» **Tasks to complete**
**a)** Retype the section of the Sahiwal power plant text starting with "3. AI-Based Data" and going on through "real-world problems [40,62,63].".
**b)** Continue the Sahiwal power plant text from the point where it stops.

» **Document**
The Sahiwal coal power plant was commissioned in 2017 and has been operational and integrated with the national grid since then. It is equipped with state-of-the-art measuring sensors as well as an SIS data storage system. All the sensors measuring the control variables involved in this study are hard sensors measuring the power plant’s different operating parameters. The data generated constitute a large number of variables, with each variable having randomly distributed values. It has been extensively reported in the literature that mining causal relationships out of such data is beyond the capability of any type of multi-variate regression technique. AI-based data analytic techniques perform significantly better for modeling such scenarios [39,58]. The sensors’ location for measuring the power plant’s different operating parameters is shown with numbers in Figure 2. The sensors make and model numbers are mentioned in Table 2.

3. AI-Based Data Visualization and Process Modeling

AI-based process models are developed to learn the complex, non-linear, and interacting relationship between the system’s input and output variables [59,60,61]. ANN and LSSVM are considered the most efficient approximation tools of AI and can generalize the relationship between input and output variables. These AI tools also have the proven ability to mine the hidden details in the training data, thereby ensure their reliable applications in real-world problems [40,62,63].

3.1. Variables Selection for AI Process Modeling

In this paper, thirteen control variables were initially selected to model the 660 MW_e supercritical coal power plant’s η_thermal in Sahiwal, Pakistan. The variables were selected based upon the recommendation of experienced plant managers of the power plant and a comprehensive literature review [33,64,65,66,67,68]. Some control variables were controllable by the operator, e.g., the main steam temperature (MST), reheat steam temperature (RST), and oxygen content in flue gas at the boiler outlet (O₂). On the other hand, some control variables were uncontrollable during the power plant operation, e.g., turbine speed (N). The coal properties measured under the air-dried basis are listed in Table 3.

A total number of 27,267 data points were taken from the SIS of the power plant. Each data point constitutes thirteen of the control variables’ numerical values and the output variable’s corresponding values. All the variables have continuous numeric values, and the respective distributions are shown in Figure 3. The data points were taken at intervals of one minute during the power plant’s controlled continuous operation. It is important to note here that the power plant’s load varied from 50% to 100% rated load of the unit as per the requirement and stability of the national grid of Pakistan to which the power plant is connected to by a 500 kV transmission line. The statistics of training data of the initially selected control variables for the development of AI process models are shown in Table 4. The operation parameters that were essential for the stability and effective control of combustion include the coal flow rate (M_c), the air flow rate (M_a), furnace pressure (P_f), the APH air outlet temperature (T_a), % O₂ in flue gas at the boiler outlet (O₂), the APH outlet flue gas temperature (T_fg), feed water temperature (FWT), main steam pressure (MSP), main steam temperature (MST), reheat steam temperature (RST), condenser vacuum (P_vac), attemperation water flow rate (AWF), and turbine speed (N). It is evident from Table 4 that control variables possess wide operating ranges of the power plant control parameters, which contain not only all possible operating modes of the power plant but also possess the detailed and comprehensive information of the plant operation required for the development of a generalized AI process model.

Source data
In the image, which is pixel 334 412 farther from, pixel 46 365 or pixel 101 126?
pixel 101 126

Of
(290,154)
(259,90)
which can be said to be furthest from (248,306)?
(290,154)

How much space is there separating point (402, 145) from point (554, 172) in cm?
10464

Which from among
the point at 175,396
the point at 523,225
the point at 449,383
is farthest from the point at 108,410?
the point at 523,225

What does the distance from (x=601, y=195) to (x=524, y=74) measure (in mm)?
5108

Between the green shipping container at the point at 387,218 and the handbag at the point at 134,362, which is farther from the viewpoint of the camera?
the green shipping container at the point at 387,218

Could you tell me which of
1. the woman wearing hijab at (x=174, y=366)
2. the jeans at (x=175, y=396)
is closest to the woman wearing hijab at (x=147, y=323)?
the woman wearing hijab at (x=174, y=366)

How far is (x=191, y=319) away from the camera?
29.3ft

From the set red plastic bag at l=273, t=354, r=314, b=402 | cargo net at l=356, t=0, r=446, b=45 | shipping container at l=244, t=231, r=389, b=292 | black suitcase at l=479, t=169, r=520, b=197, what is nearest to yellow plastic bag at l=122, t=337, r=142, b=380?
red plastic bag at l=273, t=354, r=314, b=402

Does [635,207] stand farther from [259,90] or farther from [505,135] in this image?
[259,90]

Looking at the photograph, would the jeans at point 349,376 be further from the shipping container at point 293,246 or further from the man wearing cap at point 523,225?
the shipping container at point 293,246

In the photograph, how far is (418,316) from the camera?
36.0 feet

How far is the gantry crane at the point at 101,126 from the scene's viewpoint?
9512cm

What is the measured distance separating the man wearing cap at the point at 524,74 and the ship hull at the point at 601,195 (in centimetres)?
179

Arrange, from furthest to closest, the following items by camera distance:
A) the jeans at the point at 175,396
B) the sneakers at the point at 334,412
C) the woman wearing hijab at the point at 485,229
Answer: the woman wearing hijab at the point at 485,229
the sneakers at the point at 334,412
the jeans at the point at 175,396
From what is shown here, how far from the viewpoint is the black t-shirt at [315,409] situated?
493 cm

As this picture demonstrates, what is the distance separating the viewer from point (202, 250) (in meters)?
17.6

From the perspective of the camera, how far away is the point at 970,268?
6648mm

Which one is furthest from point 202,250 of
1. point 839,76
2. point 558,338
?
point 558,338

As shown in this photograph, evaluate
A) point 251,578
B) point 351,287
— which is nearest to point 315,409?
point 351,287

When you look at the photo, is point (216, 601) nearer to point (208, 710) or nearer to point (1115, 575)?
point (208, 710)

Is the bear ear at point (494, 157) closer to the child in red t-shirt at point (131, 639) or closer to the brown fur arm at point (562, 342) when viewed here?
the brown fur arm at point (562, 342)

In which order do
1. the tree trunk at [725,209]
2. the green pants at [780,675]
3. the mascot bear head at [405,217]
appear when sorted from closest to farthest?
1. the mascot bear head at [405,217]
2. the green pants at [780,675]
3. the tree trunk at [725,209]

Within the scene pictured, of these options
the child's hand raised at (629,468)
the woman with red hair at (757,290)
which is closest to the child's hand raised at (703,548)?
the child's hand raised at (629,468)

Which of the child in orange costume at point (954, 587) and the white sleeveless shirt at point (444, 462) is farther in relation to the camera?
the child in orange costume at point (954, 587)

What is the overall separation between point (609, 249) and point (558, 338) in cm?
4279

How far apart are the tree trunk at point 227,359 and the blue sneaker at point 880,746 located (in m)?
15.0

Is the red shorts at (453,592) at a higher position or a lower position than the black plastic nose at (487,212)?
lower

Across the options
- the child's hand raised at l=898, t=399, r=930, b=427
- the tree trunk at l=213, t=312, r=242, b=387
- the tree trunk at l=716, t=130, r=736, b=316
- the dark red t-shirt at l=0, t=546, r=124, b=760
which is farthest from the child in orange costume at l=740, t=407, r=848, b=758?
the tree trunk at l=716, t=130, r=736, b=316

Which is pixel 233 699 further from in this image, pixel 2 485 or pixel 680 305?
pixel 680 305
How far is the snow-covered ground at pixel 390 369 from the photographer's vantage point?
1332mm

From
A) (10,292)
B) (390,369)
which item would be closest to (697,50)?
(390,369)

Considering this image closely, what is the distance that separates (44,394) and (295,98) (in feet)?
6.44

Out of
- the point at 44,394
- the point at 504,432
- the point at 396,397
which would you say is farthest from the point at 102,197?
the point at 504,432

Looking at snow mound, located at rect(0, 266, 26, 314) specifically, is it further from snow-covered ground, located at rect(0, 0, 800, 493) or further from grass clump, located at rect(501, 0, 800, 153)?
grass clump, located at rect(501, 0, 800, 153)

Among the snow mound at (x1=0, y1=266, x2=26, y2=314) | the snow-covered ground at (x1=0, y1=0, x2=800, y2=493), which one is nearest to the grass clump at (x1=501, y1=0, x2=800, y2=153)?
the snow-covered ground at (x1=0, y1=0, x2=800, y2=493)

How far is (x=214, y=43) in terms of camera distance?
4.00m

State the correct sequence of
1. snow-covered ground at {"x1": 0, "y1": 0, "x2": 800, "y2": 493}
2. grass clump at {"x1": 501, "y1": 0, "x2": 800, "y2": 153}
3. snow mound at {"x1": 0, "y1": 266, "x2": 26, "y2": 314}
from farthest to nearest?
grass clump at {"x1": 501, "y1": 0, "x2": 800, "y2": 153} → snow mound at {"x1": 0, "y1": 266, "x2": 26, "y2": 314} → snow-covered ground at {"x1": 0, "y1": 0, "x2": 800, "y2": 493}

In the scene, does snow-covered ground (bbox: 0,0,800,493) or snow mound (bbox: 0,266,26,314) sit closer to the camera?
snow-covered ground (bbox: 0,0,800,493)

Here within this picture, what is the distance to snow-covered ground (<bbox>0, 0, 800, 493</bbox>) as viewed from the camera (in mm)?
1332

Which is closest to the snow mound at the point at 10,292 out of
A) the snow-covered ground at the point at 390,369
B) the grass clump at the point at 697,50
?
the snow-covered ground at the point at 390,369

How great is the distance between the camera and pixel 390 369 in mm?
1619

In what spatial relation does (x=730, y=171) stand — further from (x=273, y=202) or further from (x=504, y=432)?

» **Task answers**
**a)**
3. AI-Based Data Visualization and Process Modeling

AI-based process models are developed to learn the complex, non-linear, and interacting relationship between the system’s input and output variables [59,60,61]. ANN and LSSVM are considered the most efficient approximation tools of AI and can generalize the relationship between input and output variables. These AI tools also have the proven ability to mine the hidden details in the training data, thereby ensure their reliable applications in real-world problems [40,62,63].

**b)**
The histograms of the control variables are shown in Figure 3a–m. M_c values in the operating range, as mentioned in Table 4, correspond to the various unit load generation from the power complex and are shown in Figure 3a. Figure 3b represents air consumption in the boiler during different load generation. Figure 3c shows a nearly normal distribution of P_f, while Figure 3d illustrates the distribution of T_a. T_a was selected as the training parameter to better account for the heat recovery from the flue gas after its exhaust from the boiler and the subsequent benefit for improving the power plant’s η_thermal.

Figure 3e represents the % O₂ in the flue gas exhaust from the boiler. T_fg was a very critically controlled and sensitive parameter for the boiler operation as it was one of the critical parameters of the boiler operation for ensuring its effective operation control. The variation in T_fg is shown in Figure 3f. The increase in T_fg indicated that heat transfer from flue gas to the heating surfaces decreased, which might be caused due to soot accumulation on the heating surfaces, high flame center, or large access air coefficient of combustion re-burning of un-burnt carbon in the tail of the boiler.

A regeneration system was installed at the power plant. Three HPH and four LPH utilized the steam extractions from the HP and IP turbines for heating the feed-water. The distribution of FWT achieved by regenerative heating is shown in Figure 3g. Figure 3h represents the operating range of the MSP. The MSP was a critical parameter for the unit load generation. Similarly, the MST controllable range was critically controlled as it affected the thermal efficiency, safety, and stable power plant operation. The distribution of the MST is depicted in Figure 3i. As mentioned in Table 4, the MST working range was a good operating range for evaluating its effect on the η_thermal of the power plant. The reheat system positively influenced the η_thermal of the power plant. The distribution of RST is shown in Figure 3j. Figure 3k represents the variation in vacuum maintained in the condenser, while Figure 3l shows the distribution of AWF data in the input space used to control the MST and RHT. Lastly, Figure 3m represents the variation in N during power plant operation. It is evident from Figure 3a–m that the distribution of control variables data points across their operating ranges was wide and meaningful and thus can be confidently used to develop AI process models of the η_thermal of the power plant.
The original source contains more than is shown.